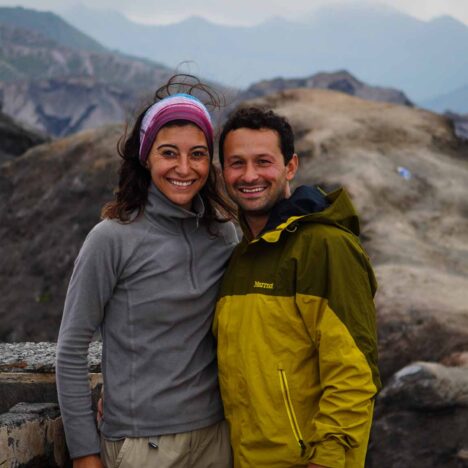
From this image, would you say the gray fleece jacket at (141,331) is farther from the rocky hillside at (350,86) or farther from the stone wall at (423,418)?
the rocky hillside at (350,86)

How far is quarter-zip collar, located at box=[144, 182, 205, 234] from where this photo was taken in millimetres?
3281

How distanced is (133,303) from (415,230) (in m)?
13.3

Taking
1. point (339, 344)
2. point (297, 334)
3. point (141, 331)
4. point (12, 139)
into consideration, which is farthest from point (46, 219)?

•••

» Your instructions: Reproduce the entries above exactly, starting with the line that contains "How distanced is" and continuing through the end of the entries.

» Exercise result:
How distanced is (133,303) from (415,230) (in m)?
13.3

Taking
1. point (339, 344)
2. point (297, 334)
3. point (141, 331)
4. point (12, 139)
into consideration, which is farthest from point (46, 219)?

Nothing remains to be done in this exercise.